## BEGIN
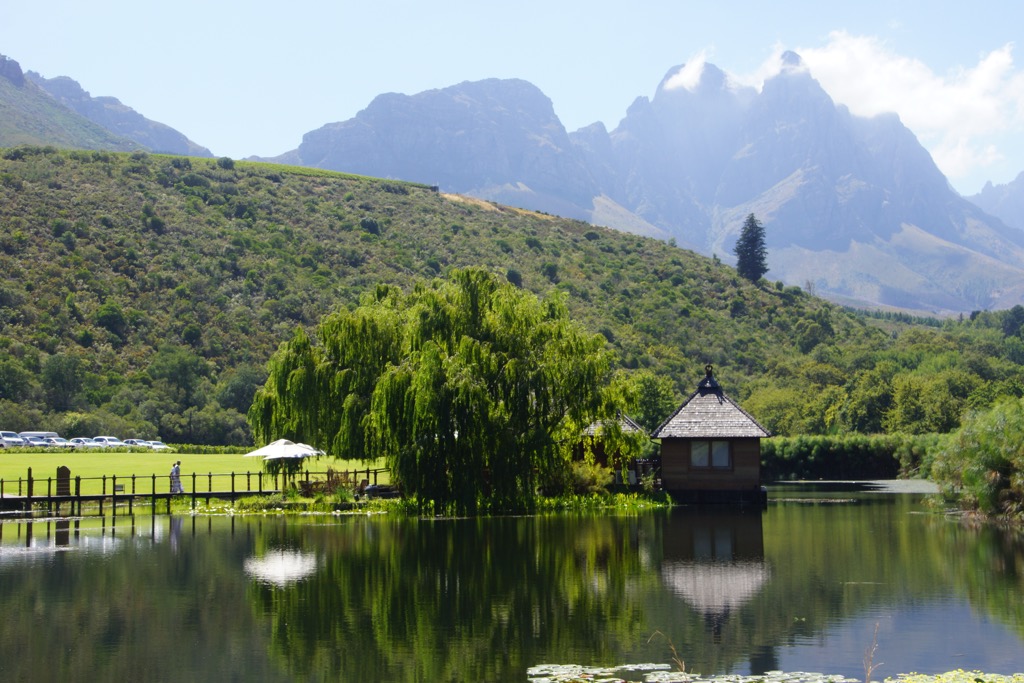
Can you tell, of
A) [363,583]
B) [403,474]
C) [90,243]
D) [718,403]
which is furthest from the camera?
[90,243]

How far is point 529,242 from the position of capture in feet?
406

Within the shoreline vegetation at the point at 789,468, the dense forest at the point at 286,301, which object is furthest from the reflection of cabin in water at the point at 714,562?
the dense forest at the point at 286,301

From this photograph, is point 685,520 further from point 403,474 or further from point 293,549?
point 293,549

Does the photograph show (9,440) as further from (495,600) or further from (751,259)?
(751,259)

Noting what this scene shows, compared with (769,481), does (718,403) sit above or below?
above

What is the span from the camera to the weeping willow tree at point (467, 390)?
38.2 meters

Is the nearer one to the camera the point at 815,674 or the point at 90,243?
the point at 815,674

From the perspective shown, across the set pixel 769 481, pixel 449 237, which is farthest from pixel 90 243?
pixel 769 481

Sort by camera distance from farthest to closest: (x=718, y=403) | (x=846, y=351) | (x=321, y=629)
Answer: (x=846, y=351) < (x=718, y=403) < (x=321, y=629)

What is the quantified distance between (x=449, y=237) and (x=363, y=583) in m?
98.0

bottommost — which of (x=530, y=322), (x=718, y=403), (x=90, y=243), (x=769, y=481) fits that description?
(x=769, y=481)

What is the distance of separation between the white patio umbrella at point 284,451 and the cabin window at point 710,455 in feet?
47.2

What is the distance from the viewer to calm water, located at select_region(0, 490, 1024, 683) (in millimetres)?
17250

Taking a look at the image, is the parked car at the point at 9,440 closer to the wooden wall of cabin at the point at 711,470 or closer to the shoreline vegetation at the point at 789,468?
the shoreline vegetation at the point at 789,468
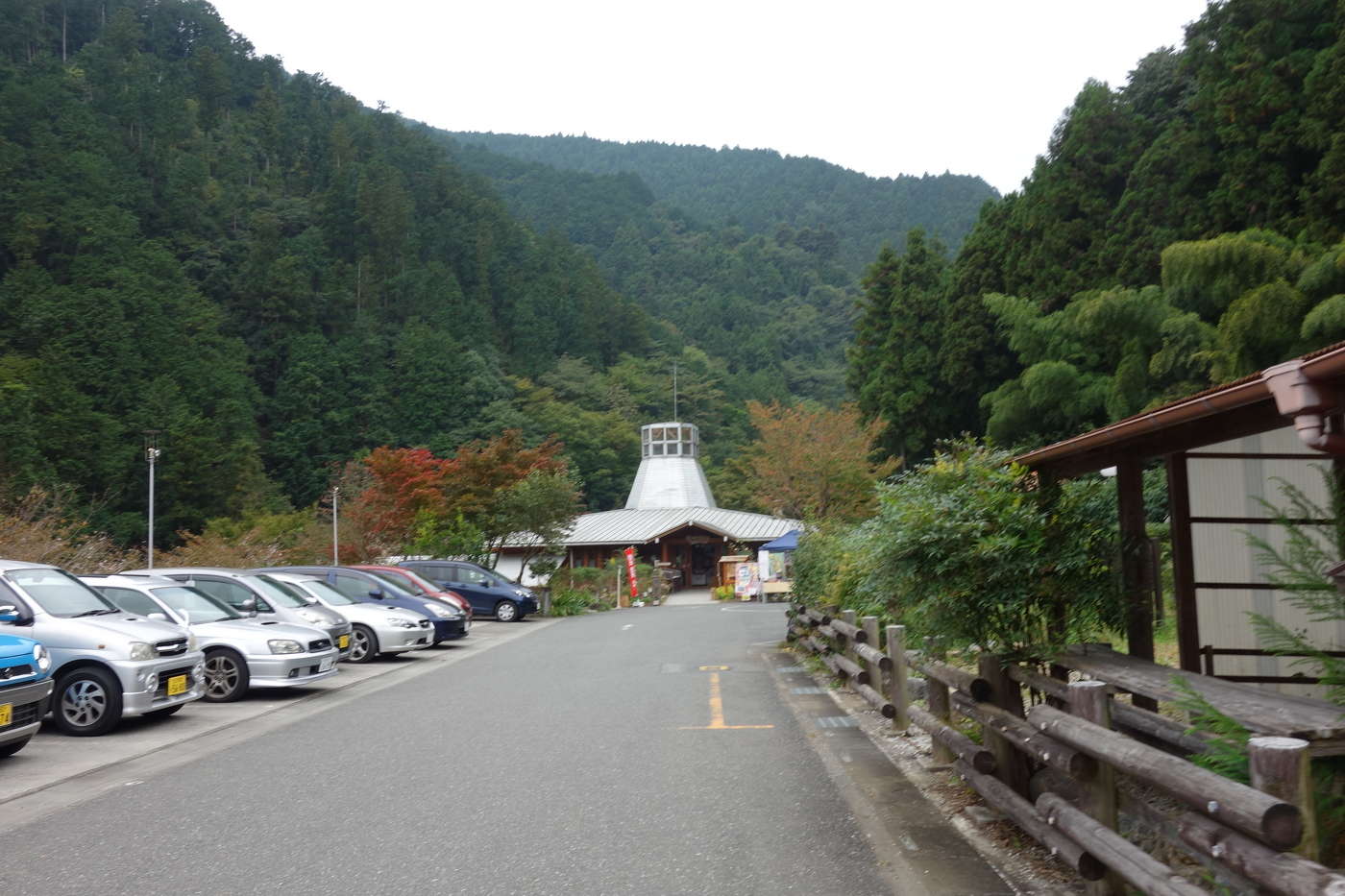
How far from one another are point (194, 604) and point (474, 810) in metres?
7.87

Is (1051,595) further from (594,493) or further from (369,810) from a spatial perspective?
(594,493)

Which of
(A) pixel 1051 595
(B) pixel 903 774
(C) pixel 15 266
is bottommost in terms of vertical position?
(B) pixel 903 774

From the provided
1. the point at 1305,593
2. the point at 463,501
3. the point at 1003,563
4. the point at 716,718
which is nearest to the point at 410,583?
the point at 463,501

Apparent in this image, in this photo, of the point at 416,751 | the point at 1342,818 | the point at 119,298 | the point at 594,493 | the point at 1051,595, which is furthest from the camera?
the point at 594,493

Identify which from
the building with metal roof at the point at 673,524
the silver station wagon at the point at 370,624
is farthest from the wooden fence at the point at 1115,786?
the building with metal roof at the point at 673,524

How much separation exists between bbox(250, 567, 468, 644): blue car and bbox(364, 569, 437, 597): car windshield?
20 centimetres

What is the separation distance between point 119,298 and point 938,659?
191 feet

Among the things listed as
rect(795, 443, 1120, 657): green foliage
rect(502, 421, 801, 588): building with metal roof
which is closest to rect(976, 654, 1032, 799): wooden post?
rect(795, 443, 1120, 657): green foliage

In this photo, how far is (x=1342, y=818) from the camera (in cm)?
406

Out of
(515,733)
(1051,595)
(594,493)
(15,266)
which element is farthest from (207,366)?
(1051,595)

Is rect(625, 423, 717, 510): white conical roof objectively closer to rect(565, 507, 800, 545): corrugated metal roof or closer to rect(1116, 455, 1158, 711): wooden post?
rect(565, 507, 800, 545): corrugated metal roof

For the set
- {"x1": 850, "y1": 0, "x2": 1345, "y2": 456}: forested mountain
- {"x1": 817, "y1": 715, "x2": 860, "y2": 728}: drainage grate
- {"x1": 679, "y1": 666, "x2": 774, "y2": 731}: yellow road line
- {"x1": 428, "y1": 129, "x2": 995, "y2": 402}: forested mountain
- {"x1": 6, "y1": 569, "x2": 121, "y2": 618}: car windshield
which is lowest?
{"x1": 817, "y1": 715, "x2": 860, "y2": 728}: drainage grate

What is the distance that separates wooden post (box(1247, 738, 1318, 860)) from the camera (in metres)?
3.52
## END
**PROMPT**.
Please recast all the entries above as one numbered list, one line per item, skipping blank lines. Leave the pictures out.

**OUTPUT**.
1. Can you tell, of
2. A) [363,583]
3. B) [403,474]
4. C) [90,243]
5. D) [718,403]
6. which is furthest from the camera?
7. [90,243]
8. How far is point 529,242 from the position of capture in feet?
9. 406
10. Within the shoreline vegetation at the point at 789,468, the dense forest at the point at 286,301, which object is furthest from the reflection of cabin in water at the point at 714,562?
11. the dense forest at the point at 286,301
12. From this photograph, is point 685,520 further from point 403,474 or further from point 293,549?
13. point 293,549
14. Does the photograph show (9,440) as further from (495,600) or further from (751,259)?
15. (751,259)
16. Noting what this scene shows, compared with (769,481), does (718,403) sit above or below?
17. above
18. What is the span from the camera to the weeping willow tree at point (467, 390)?
19. 38.2 meters
20. Is the nearer one to the camera the point at 815,674 or the point at 90,243?
21. the point at 815,674
22. From the perspective shown, across the set pixel 769 481, pixel 449 237, which is farthest from pixel 90 243?
23. pixel 769 481
24. Sort by camera distance from farthest to closest: (x=718, y=403) | (x=846, y=351) | (x=321, y=629)
25. Answer: (x=846, y=351) < (x=718, y=403) < (x=321, y=629)
26. What is the quantified distance between (x=449, y=237) and (x=363, y=583) in m?
27. 98.0
28. bottommost — which of (x=530, y=322), (x=718, y=403), (x=90, y=243), (x=769, y=481) fits that description?
29. (x=769, y=481)
30. What is the distance of separation between the white patio umbrella at point 284,451 and the cabin window at point 710,455 in feet?
31. 47.2
32. What is the distance from the viewer to calm water, located at select_region(0, 490, 1024, 683) (in millimetres)?
33. 17250
34. Taking a look at the image, is the parked car at the point at 9,440 closer to the wooden wall of cabin at the point at 711,470 or closer to the shoreline vegetation at the point at 789,468?
35. the shoreline vegetation at the point at 789,468
36. How far from one another are point (194, 604) and point (474, 810) in metres?
37. 7.87
38. Is (1051,595) further from (594,493) or further from (369,810) from a spatial perspective?
39. (594,493)
40. Which of
41. (A) pixel 1051 595
42. (B) pixel 903 774
43. (C) pixel 15 266
44. is bottommost in terms of vertical position?
45. (B) pixel 903 774
46. From the provided
47. 1. the point at 1305,593
48. 2. the point at 463,501
49. 3. the point at 1003,563
50. 4. the point at 716,718
51. which is nearest to the point at 410,583?
52. the point at 463,501
53. Apparent in this image, in this photo, of the point at 416,751 | the point at 1342,818 | the point at 119,298 | the point at 594,493 | the point at 1051,595, which is furthest from the camera?
54. the point at 594,493
55. Identify which from
56. the building with metal roof at the point at 673,524
57. the silver station wagon at the point at 370,624
58. is farthest from the wooden fence at the point at 1115,786?
59. the building with metal roof at the point at 673,524
60. How much separation exists between bbox(250, 567, 468, 644): blue car and bbox(364, 569, 437, 597): car windshield?
61. 20 centimetres
62. What is the separation distance between point 119,298 and point 938,659?
63. 191 feet
64. Among the things listed as
65. rect(795, 443, 1120, 657): green foliage
66. rect(502, 421, 801, 588): building with metal roof
67. which is closest to rect(976, 654, 1032, 799): wooden post?
68. rect(795, 443, 1120, 657): green foliage
69. In this photo, how far is (x=1342, y=818) from the camera (in cm)?
70. 406
71. Out of
72. (515,733)
73. (1051,595)
74. (594,493)
75. (15,266)
76. which element is farthest from (207,366)?
77. (1051,595)
78. Is rect(625, 423, 717, 510): white conical roof objectively closer to rect(565, 507, 800, 545): corrugated metal roof or closer to rect(1116, 455, 1158, 711): wooden post?
79. rect(565, 507, 800, 545): corrugated metal roof
80. For the set
81. - {"x1": 850, "y1": 0, "x2": 1345, "y2": 456}: forested mountain
82. - {"x1": 817, "y1": 715, "x2": 860, "y2": 728}: drainage grate
83. - {"x1": 679, "y1": 666, "x2": 774, "y2": 731}: yellow road line
84. - {"x1": 428, "y1": 129, "x2": 995, "y2": 402}: forested mountain
85. - {"x1": 6, "y1": 569, "x2": 121, "y2": 618}: car windshield
86. which is lowest?
87. {"x1": 817, "y1": 715, "x2": 860, "y2": 728}: drainage grate
88. What is the distance that separates wooden post (box(1247, 738, 1318, 860)) from the camera (in metres)?
89. 3.52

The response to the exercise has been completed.